Historically, claims and billing data have been used to define patient data. However, billing data are limited and imprecise when identifying the clinical information required to operate in value-based contracting and perform population-based statistical analysis.
Medical practice executives are working with clinicians to implement population-health management technology in their organizations to aggregate patient data and monitor access, quality, outcomes and cost through the use of these systems.
Population registries are vital to effectively evaluate and manage population health. Within a practice or organization, vast arrays of data are available from different sources that, when effectively consolidated and filtered, can be structured to provide meaningful information about a disease or other patient state.
Procedure codes and claims data are foundational, and when combined with laboratory reports, imaging results, medications, problem lists, pathology, functional status and clinical observations, these criteria begin to build a population profile. For effective management, patients must also be correctly attributed to the providers who are responsible for their care.
In adapting to patient care, systems also must be able to flag nonmedical indicators that affect health. Patients with language barriers, or cognitive and physical inabilities to participate in their care will require accommodations. An effective system must also have a way to identify compliance issues such as economic, religious and geographic barriers to care. Building in system flags will allow the care management process to adapt to manage these patients differently through financial assistance, increased surveillance, earlier intervention and individualized education.

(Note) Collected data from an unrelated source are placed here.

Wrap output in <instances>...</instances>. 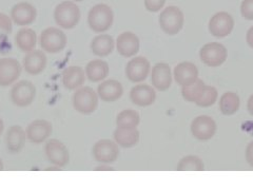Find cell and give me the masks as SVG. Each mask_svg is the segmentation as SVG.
Returning a JSON list of instances; mask_svg holds the SVG:
<instances>
[{
    "label": "cell",
    "instance_id": "obj_24",
    "mask_svg": "<svg viewBox=\"0 0 253 190\" xmlns=\"http://www.w3.org/2000/svg\"><path fill=\"white\" fill-rule=\"evenodd\" d=\"M114 140L118 146L132 148L139 141V131L136 127H117L113 133Z\"/></svg>",
    "mask_w": 253,
    "mask_h": 190
},
{
    "label": "cell",
    "instance_id": "obj_1",
    "mask_svg": "<svg viewBox=\"0 0 253 190\" xmlns=\"http://www.w3.org/2000/svg\"><path fill=\"white\" fill-rule=\"evenodd\" d=\"M114 13L106 3H98L92 6L88 13V25L94 33L101 34L112 27Z\"/></svg>",
    "mask_w": 253,
    "mask_h": 190
},
{
    "label": "cell",
    "instance_id": "obj_39",
    "mask_svg": "<svg viewBox=\"0 0 253 190\" xmlns=\"http://www.w3.org/2000/svg\"><path fill=\"white\" fill-rule=\"evenodd\" d=\"M3 130H4V122L1 117H0V136L3 133Z\"/></svg>",
    "mask_w": 253,
    "mask_h": 190
},
{
    "label": "cell",
    "instance_id": "obj_37",
    "mask_svg": "<svg viewBox=\"0 0 253 190\" xmlns=\"http://www.w3.org/2000/svg\"><path fill=\"white\" fill-rule=\"evenodd\" d=\"M246 42L249 45L250 48L253 49V26L247 31V34H246Z\"/></svg>",
    "mask_w": 253,
    "mask_h": 190
},
{
    "label": "cell",
    "instance_id": "obj_5",
    "mask_svg": "<svg viewBox=\"0 0 253 190\" xmlns=\"http://www.w3.org/2000/svg\"><path fill=\"white\" fill-rule=\"evenodd\" d=\"M161 29L168 35H176L183 29L185 17L183 12L175 5L167 6L158 17Z\"/></svg>",
    "mask_w": 253,
    "mask_h": 190
},
{
    "label": "cell",
    "instance_id": "obj_26",
    "mask_svg": "<svg viewBox=\"0 0 253 190\" xmlns=\"http://www.w3.org/2000/svg\"><path fill=\"white\" fill-rule=\"evenodd\" d=\"M85 76L92 83H100L109 75L110 68L108 62L102 59H93L86 63Z\"/></svg>",
    "mask_w": 253,
    "mask_h": 190
},
{
    "label": "cell",
    "instance_id": "obj_32",
    "mask_svg": "<svg viewBox=\"0 0 253 190\" xmlns=\"http://www.w3.org/2000/svg\"><path fill=\"white\" fill-rule=\"evenodd\" d=\"M217 97H218V92L214 87L206 86L203 94L201 95V97L195 101V104L202 108H208L215 104Z\"/></svg>",
    "mask_w": 253,
    "mask_h": 190
},
{
    "label": "cell",
    "instance_id": "obj_18",
    "mask_svg": "<svg viewBox=\"0 0 253 190\" xmlns=\"http://www.w3.org/2000/svg\"><path fill=\"white\" fill-rule=\"evenodd\" d=\"M151 83L158 91H167L172 84V73L169 65L165 62H158L152 68Z\"/></svg>",
    "mask_w": 253,
    "mask_h": 190
},
{
    "label": "cell",
    "instance_id": "obj_4",
    "mask_svg": "<svg viewBox=\"0 0 253 190\" xmlns=\"http://www.w3.org/2000/svg\"><path fill=\"white\" fill-rule=\"evenodd\" d=\"M98 94L91 87H81L72 95V105L75 111L84 115H89L98 108Z\"/></svg>",
    "mask_w": 253,
    "mask_h": 190
},
{
    "label": "cell",
    "instance_id": "obj_14",
    "mask_svg": "<svg viewBox=\"0 0 253 190\" xmlns=\"http://www.w3.org/2000/svg\"><path fill=\"white\" fill-rule=\"evenodd\" d=\"M37 18L36 7L30 2H18L11 10V19L13 23L20 27H27L34 23Z\"/></svg>",
    "mask_w": 253,
    "mask_h": 190
},
{
    "label": "cell",
    "instance_id": "obj_41",
    "mask_svg": "<svg viewBox=\"0 0 253 190\" xmlns=\"http://www.w3.org/2000/svg\"><path fill=\"white\" fill-rule=\"evenodd\" d=\"M74 2H79V1H83V0H73Z\"/></svg>",
    "mask_w": 253,
    "mask_h": 190
},
{
    "label": "cell",
    "instance_id": "obj_21",
    "mask_svg": "<svg viewBox=\"0 0 253 190\" xmlns=\"http://www.w3.org/2000/svg\"><path fill=\"white\" fill-rule=\"evenodd\" d=\"M96 92L102 101L113 102L123 96L124 87L115 79H108V81H102L98 85Z\"/></svg>",
    "mask_w": 253,
    "mask_h": 190
},
{
    "label": "cell",
    "instance_id": "obj_25",
    "mask_svg": "<svg viewBox=\"0 0 253 190\" xmlns=\"http://www.w3.org/2000/svg\"><path fill=\"white\" fill-rule=\"evenodd\" d=\"M90 49L95 56L107 57L115 49V42L112 36L101 33L92 39Z\"/></svg>",
    "mask_w": 253,
    "mask_h": 190
},
{
    "label": "cell",
    "instance_id": "obj_40",
    "mask_svg": "<svg viewBox=\"0 0 253 190\" xmlns=\"http://www.w3.org/2000/svg\"><path fill=\"white\" fill-rule=\"evenodd\" d=\"M3 168H4V164H3V161H2V158L0 157V171L1 170H3Z\"/></svg>",
    "mask_w": 253,
    "mask_h": 190
},
{
    "label": "cell",
    "instance_id": "obj_23",
    "mask_svg": "<svg viewBox=\"0 0 253 190\" xmlns=\"http://www.w3.org/2000/svg\"><path fill=\"white\" fill-rule=\"evenodd\" d=\"M174 79L175 82L181 86H189L193 84L199 78V70L192 62L184 61L180 62L174 68Z\"/></svg>",
    "mask_w": 253,
    "mask_h": 190
},
{
    "label": "cell",
    "instance_id": "obj_38",
    "mask_svg": "<svg viewBox=\"0 0 253 190\" xmlns=\"http://www.w3.org/2000/svg\"><path fill=\"white\" fill-rule=\"evenodd\" d=\"M247 109L249 111V113L253 116V94L249 97L248 102H247Z\"/></svg>",
    "mask_w": 253,
    "mask_h": 190
},
{
    "label": "cell",
    "instance_id": "obj_27",
    "mask_svg": "<svg viewBox=\"0 0 253 190\" xmlns=\"http://www.w3.org/2000/svg\"><path fill=\"white\" fill-rule=\"evenodd\" d=\"M37 41L38 39L36 32L33 29L26 27L20 29L17 32V34L15 35V45L23 53H28L35 50Z\"/></svg>",
    "mask_w": 253,
    "mask_h": 190
},
{
    "label": "cell",
    "instance_id": "obj_2",
    "mask_svg": "<svg viewBox=\"0 0 253 190\" xmlns=\"http://www.w3.org/2000/svg\"><path fill=\"white\" fill-rule=\"evenodd\" d=\"M81 10L74 1H62L54 10V20L61 29H74L81 20Z\"/></svg>",
    "mask_w": 253,
    "mask_h": 190
},
{
    "label": "cell",
    "instance_id": "obj_34",
    "mask_svg": "<svg viewBox=\"0 0 253 190\" xmlns=\"http://www.w3.org/2000/svg\"><path fill=\"white\" fill-rule=\"evenodd\" d=\"M241 14L245 19L253 20V0H243L241 4Z\"/></svg>",
    "mask_w": 253,
    "mask_h": 190
},
{
    "label": "cell",
    "instance_id": "obj_22",
    "mask_svg": "<svg viewBox=\"0 0 253 190\" xmlns=\"http://www.w3.org/2000/svg\"><path fill=\"white\" fill-rule=\"evenodd\" d=\"M84 70L79 66H70L62 72V85L67 90L74 91L83 87L85 82Z\"/></svg>",
    "mask_w": 253,
    "mask_h": 190
},
{
    "label": "cell",
    "instance_id": "obj_6",
    "mask_svg": "<svg viewBox=\"0 0 253 190\" xmlns=\"http://www.w3.org/2000/svg\"><path fill=\"white\" fill-rule=\"evenodd\" d=\"M36 92V87L33 83L22 79L13 85L10 92V98L16 107L26 108L34 101Z\"/></svg>",
    "mask_w": 253,
    "mask_h": 190
},
{
    "label": "cell",
    "instance_id": "obj_7",
    "mask_svg": "<svg viewBox=\"0 0 253 190\" xmlns=\"http://www.w3.org/2000/svg\"><path fill=\"white\" fill-rule=\"evenodd\" d=\"M44 153L52 165L56 167H66L70 162V152L67 146L56 139H51L45 142Z\"/></svg>",
    "mask_w": 253,
    "mask_h": 190
},
{
    "label": "cell",
    "instance_id": "obj_31",
    "mask_svg": "<svg viewBox=\"0 0 253 190\" xmlns=\"http://www.w3.org/2000/svg\"><path fill=\"white\" fill-rule=\"evenodd\" d=\"M178 171H202L204 170V163L199 156L187 155L181 158L177 164Z\"/></svg>",
    "mask_w": 253,
    "mask_h": 190
},
{
    "label": "cell",
    "instance_id": "obj_13",
    "mask_svg": "<svg viewBox=\"0 0 253 190\" xmlns=\"http://www.w3.org/2000/svg\"><path fill=\"white\" fill-rule=\"evenodd\" d=\"M216 132V123L212 117L200 115L195 117L191 123L192 136L199 141L207 142L211 140Z\"/></svg>",
    "mask_w": 253,
    "mask_h": 190
},
{
    "label": "cell",
    "instance_id": "obj_3",
    "mask_svg": "<svg viewBox=\"0 0 253 190\" xmlns=\"http://www.w3.org/2000/svg\"><path fill=\"white\" fill-rule=\"evenodd\" d=\"M38 41L42 51L50 54H57L66 49L68 37L59 28L49 27L42 32Z\"/></svg>",
    "mask_w": 253,
    "mask_h": 190
},
{
    "label": "cell",
    "instance_id": "obj_8",
    "mask_svg": "<svg viewBox=\"0 0 253 190\" xmlns=\"http://www.w3.org/2000/svg\"><path fill=\"white\" fill-rule=\"evenodd\" d=\"M228 52L225 46L219 43H209L200 51L201 60L208 67H219L226 61Z\"/></svg>",
    "mask_w": 253,
    "mask_h": 190
},
{
    "label": "cell",
    "instance_id": "obj_36",
    "mask_svg": "<svg viewBox=\"0 0 253 190\" xmlns=\"http://www.w3.org/2000/svg\"><path fill=\"white\" fill-rule=\"evenodd\" d=\"M246 161L253 168V141L250 142L246 149Z\"/></svg>",
    "mask_w": 253,
    "mask_h": 190
},
{
    "label": "cell",
    "instance_id": "obj_28",
    "mask_svg": "<svg viewBox=\"0 0 253 190\" xmlns=\"http://www.w3.org/2000/svg\"><path fill=\"white\" fill-rule=\"evenodd\" d=\"M241 100L239 95L234 92H226L219 99V110L224 115L230 116L239 111Z\"/></svg>",
    "mask_w": 253,
    "mask_h": 190
},
{
    "label": "cell",
    "instance_id": "obj_9",
    "mask_svg": "<svg viewBox=\"0 0 253 190\" xmlns=\"http://www.w3.org/2000/svg\"><path fill=\"white\" fill-rule=\"evenodd\" d=\"M92 155L98 163L110 164L115 162L120 156V148L116 142L111 140H100L94 144Z\"/></svg>",
    "mask_w": 253,
    "mask_h": 190
},
{
    "label": "cell",
    "instance_id": "obj_33",
    "mask_svg": "<svg viewBox=\"0 0 253 190\" xmlns=\"http://www.w3.org/2000/svg\"><path fill=\"white\" fill-rule=\"evenodd\" d=\"M13 31V21L4 13H0V39L5 38Z\"/></svg>",
    "mask_w": 253,
    "mask_h": 190
},
{
    "label": "cell",
    "instance_id": "obj_15",
    "mask_svg": "<svg viewBox=\"0 0 253 190\" xmlns=\"http://www.w3.org/2000/svg\"><path fill=\"white\" fill-rule=\"evenodd\" d=\"M53 132V125L46 120H35L31 122L27 129V139L33 144H42L49 140Z\"/></svg>",
    "mask_w": 253,
    "mask_h": 190
},
{
    "label": "cell",
    "instance_id": "obj_16",
    "mask_svg": "<svg viewBox=\"0 0 253 190\" xmlns=\"http://www.w3.org/2000/svg\"><path fill=\"white\" fill-rule=\"evenodd\" d=\"M46 55L42 50H33L26 53L22 58V68L30 75L42 74L46 68Z\"/></svg>",
    "mask_w": 253,
    "mask_h": 190
},
{
    "label": "cell",
    "instance_id": "obj_35",
    "mask_svg": "<svg viewBox=\"0 0 253 190\" xmlns=\"http://www.w3.org/2000/svg\"><path fill=\"white\" fill-rule=\"evenodd\" d=\"M144 1L146 9L152 13L160 12L166 3V0H144Z\"/></svg>",
    "mask_w": 253,
    "mask_h": 190
},
{
    "label": "cell",
    "instance_id": "obj_12",
    "mask_svg": "<svg viewBox=\"0 0 253 190\" xmlns=\"http://www.w3.org/2000/svg\"><path fill=\"white\" fill-rule=\"evenodd\" d=\"M234 28V19L227 12H218L209 21V32L217 38H224L231 34Z\"/></svg>",
    "mask_w": 253,
    "mask_h": 190
},
{
    "label": "cell",
    "instance_id": "obj_11",
    "mask_svg": "<svg viewBox=\"0 0 253 190\" xmlns=\"http://www.w3.org/2000/svg\"><path fill=\"white\" fill-rule=\"evenodd\" d=\"M22 65L13 57L0 58V87L14 85L20 77Z\"/></svg>",
    "mask_w": 253,
    "mask_h": 190
},
{
    "label": "cell",
    "instance_id": "obj_19",
    "mask_svg": "<svg viewBox=\"0 0 253 190\" xmlns=\"http://www.w3.org/2000/svg\"><path fill=\"white\" fill-rule=\"evenodd\" d=\"M26 131L23 130L22 127L18 125H14L7 129L5 133V147L7 151L16 154L22 151V149L26 146L27 141Z\"/></svg>",
    "mask_w": 253,
    "mask_h": 190
},
{
    "label": "cell",
    "instance_id": "obj_29",
    "mask_svg": "<svg viewBox=\"0 0 253 190\" xmlns=\"http://www.w3.org/2000/svg\"><path fill=\"white\" fill-rule=\"evenodd\" d=\"M205 87H206V85L202 81V79L197 78L193 84L181 87V95H183V97L187 101L195 102L201 97V95L203 94V92L205 90Z\"/></svg>",
    "mask_w": 253,
    "mask_h": 190
},
{
    "label": "cell",
    "instance_id": "obj_30",
    "mask_svg": "<svg viewBox=\"0 0 253 190\" xmlns=\"http://www.w3.org/2000/svg\"><path fill=\"white\" fill-rule=\"evenodd\" d=\"M140 122L139 113L135 110H123L116 116L117 127H137Z\"/></svg>",
    "mask_w": 253,
    "mask_h": 190
},
{
    "label": "cell",
    "instance_id": "obj_17",
    "mask_svg": "<svg viewBox=\"0 0 253 190\" xmlns=\"http://www.w3.org/2000/svg\"><path fill=\"white\" fill-rule=\"evenodd\" d=\"M139 38L132 32H123L116 39V50L123 57L135 56L139 51Z\"/></svg>",
    "mask_w": 253,
    "mask_h": 190
},
{
    "label": "cell",
    "instance_id": "obj_20",
    "mask_svg": "<svg viewBox=\"0 0 253 190\" xmlns=\"http://www.w3.org/2000/svg\"><path fill=\"white\" fill-rule=\"evenodd\" d=\"M130 99L135 106L149 107L154 104L156 99V92L151 86L146 84H138L131 89Z\"/></svg>",
    "mask_w": 253,
    "mask_h": 190
},
{
    "label": "cell",
    "instance_id": "obj_10",
    "mask_svg": "<svg viewBox=\"0 0 253 190\" xmlns=\"http://www.w3.org/2000/svg\"><path fill=\"white\" fill-rule=\"evenodd\" d=\"M151 71L150 61L144 56L133 57L126 66V76L131 83L139 84L145 82Z\"/></svg>",
    "mask_w": 253,
    "mask_h": 190
}]
</instances>
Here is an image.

Effective population-management systems will identify each population cohort and allow the organization to strategically stratify patients at high risk or who face barriers to their care. As more data are collected, providers can identify patients proactively and intervene to help patients avoid developing a disease, rather than having to treat it later.
To monitor the clinical effectiveness and cost efficiency of interventions, organizations must be able to measure the variability in patient care and adherence to protocols, as well as monitor outliers. Quality, cost and outcome metrics about specific patients, as well as patient populations will prepare organizations for fixed-fee contracts and improve their negotiating position when contracting with payers.
When systems become more interoperable and sophisticated, external data can be incorporated into patient and population profiles to expand care at the regional level. Enterprise-level data warehouses are essential for population-health management.
Future success depends on turning data into information that is actionable and can be put to use throughout the organization to benefit its assigned patient populations. Collecting and accessing data in a thoughtful way will help to keep patients as healthy as possible, minimize expensive health interventions and improve outcomes over time.